1) 『問題とは、”理想の状態”と”現実の状態”とのギャップのこと。』

     → (1)理想の状態を書き出し、それを実現できる手段を書き出してみる。
          そして、それを実現できる さらに具体的手段を書き出してみる。




2) 『問題とは、同時に実行できない矛盾に直面して
          妥協を強いられている ”ジレンマ”状態のこと。
   具体的には、
   次の いずれかのトレードオフ問題で 困っていること。
     ①ある有益機能レベルAを上げようとすると 別の有益機能レベルBが下がってしまう。
     ②ある有益機能レベルAを上げようとすると ある有害機能レベルCも上がってしまう。
     ③ある有害機能レベルCを下げようとすると ある有益機能レベルAも下がってしまう。
     ④ある有害機能レベルCを下げようとすると 別の有害機能レベルDが上がってしまう。』

   ※あるトレードオフを解消する策が 別のトレードオフを引き起こし、
     そのトレードオフを解消しようとすると
    また別のトレードオフが起きたり / 元のトレードオフが復活する・・・という
     いわゆる
      ”モグラ叩き” ”鶏が先か卵が先か” ”負の連鎖”
      ”あちら立てれば こちらが立たず” ”にっちもさっちもいかない” 状態が よく起きる。

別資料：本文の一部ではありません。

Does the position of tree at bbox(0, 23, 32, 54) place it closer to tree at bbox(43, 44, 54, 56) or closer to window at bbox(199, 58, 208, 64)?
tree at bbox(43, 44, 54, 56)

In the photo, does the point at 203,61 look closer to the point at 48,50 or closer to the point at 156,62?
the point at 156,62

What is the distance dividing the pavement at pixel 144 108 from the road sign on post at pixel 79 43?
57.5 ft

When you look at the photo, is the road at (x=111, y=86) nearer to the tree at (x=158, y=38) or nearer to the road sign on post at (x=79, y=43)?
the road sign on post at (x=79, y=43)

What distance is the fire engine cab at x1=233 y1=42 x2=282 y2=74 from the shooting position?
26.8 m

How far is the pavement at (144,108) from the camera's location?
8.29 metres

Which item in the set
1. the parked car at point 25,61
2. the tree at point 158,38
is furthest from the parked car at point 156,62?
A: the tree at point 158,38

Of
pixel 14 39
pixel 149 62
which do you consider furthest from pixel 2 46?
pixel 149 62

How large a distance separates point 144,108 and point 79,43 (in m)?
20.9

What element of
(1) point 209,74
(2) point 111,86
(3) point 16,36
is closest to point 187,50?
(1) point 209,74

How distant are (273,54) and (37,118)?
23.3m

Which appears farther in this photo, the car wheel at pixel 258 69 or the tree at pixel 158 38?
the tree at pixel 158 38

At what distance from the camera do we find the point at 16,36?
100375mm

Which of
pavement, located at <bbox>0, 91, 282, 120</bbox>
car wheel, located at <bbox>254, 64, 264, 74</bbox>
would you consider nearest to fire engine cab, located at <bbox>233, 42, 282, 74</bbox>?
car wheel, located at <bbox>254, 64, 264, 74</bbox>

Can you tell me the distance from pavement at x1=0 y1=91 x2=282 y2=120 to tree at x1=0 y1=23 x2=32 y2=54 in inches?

     → (2) トレードオフ問題解決理論の最高峰 TRIZ(発明問題解決の理論)から
          エッセンスを抽出した USIT(統合的構造化発明思考法) によると、

           * 問題が起きるプロセス(始め~終わり)を、時間を細かく区切って 分析する。
             どのタイミングで、
             どこで、何が有益機能を発揮し / 何が有害機能を発揮するか?を書き表す。
                                ↓
             有益機能を残して / 有害機能をなくすように、
                ・既存のモノや動作を なくす。
                   (有害機能原因を除去。
                    有益機能の発現を妨げてる原因を除去。)
                ・既存のモノや動作を 別のタイミング or/and 場所で投入する。
                   (トレードオフ問題解決策の決定版 ”TRIZ分離原理”に相当。
                    http://ishiirikie.jpn.org/article/832664.html 参照。)
                ・新たに最小限の モノや動作を加える。
                   (有害機能原因を隔離、有害作用を遮断・緩和、有害結果を補償、
                    有害機能原因を除去したことで失われた有益機能を 別途追加。)
             の順番で考えれば良い。



       (3) トレードオフ問題解決理論の もう1つの最高峰である
           TOC(Theory of constraints;制約条件理論)の中に整備されている
          「思考プロセス」手法中の 対立解消図(クラウド)によると、

            * 『aをしたいけど、aをしたくない(bをしたい)。」 という風に、
              同時に実行できなくて困っている ある状態・動作を見つける。
                 例1. 売上機会損失防止のために ”在庫”を増やしたい(a)けど
                     vs 売れ残り損失防止のために ”在庫”を減らしたい(b)。
                例2. 早く目的地へ着くために ”スピード”を上げたい(a)けど
                     vs 事故時被害を小さくするために ”スピード”を落としたい(b)。
                例3. 仕事で給料を増すために ”会社に長くいたい”(a)けど
                     vs 家庭生活を楽しむために ”会社に長くいたくない”(b)。
                例4. 技術課題解決するために ”特許へ時間をかけたくない”(a)けど
                     vs 開発技術を保護するために ”特許に時間をかけたい”(b)。
                               ↓
            * 一見 対立する aとbに、共通目的があるかどうか? を考える。
                (もし 共通目的があれば、
                 必ず 素晴らしい問題解決アイデアがある。)
                               ↓
            * 「共通目的を実現するには Aが必要である。 なぜなら、・・・・・だから。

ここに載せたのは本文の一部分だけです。